*** EXERCISE PASSAGE

Applying the triangle inequality \(\left \vert \left \vert u\right \vert -\left \vert v\right \vert \right \vert \leq \left \vert u-v\right \vert \) to (2.3), we get

$$\begin{aligned} & \left \vert \left \vert f(x)-f(y)-c(x-y)^{2}\right \vert -\left \vert f^{\prime}(y)\right \vert \left \vert (x-y)\right \vert \right \vert \\ & \leq \left \vert f(x)-f(y)-c(x-y)^{2}-f^{\prime}(y)(x-y)\right \vert \\ & =f(x)-f(y)-c(x-y)^{2}-f^{\prime}(y)(x-y). \end{aligned}$$
(2.5)

******
*** DATASET EXTRACT

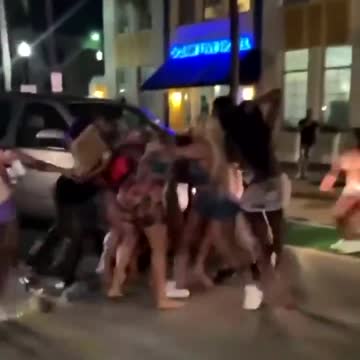 2021 Miami Spring Break - Brawl - Blacks fight on the street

******

- THINGS TO DO:
**A.** Rewrite the paragraph of the triangle-inequality excerpt beginning "Applying the triangle inequality" in a shorter form, keeping the inequality applied, the reference it is applied to, and the resulting bound.
**B.** Summarize the triangle-inequality excerpt in one sentence.
The listing has no role in this exercise.

- SOLVED PROBLEMS:
**A.** Applying ||u| − |v|| ≤ |u − v| to (2.3) yields (2.5): ||f(x) − f(y) − c(x − y)²| − |f′(y)||x − y|| ≤ |f(x) − f(y) − c(x − y)² − f′(y)(x − y)|, which equals f(x) − f(y) − c(x − y)² − f′(y)(x − y).

**B.** Applying the triangle inequality ||u| − |v|| ≤ |u − v| to (2.3) bounds ||f(x) − f(y) − c(x − y)²| − |f′(y)||x − y|| by f(x) − f(y) − c(x − y)² − f′(y)(x − y), a result labeled (2.5).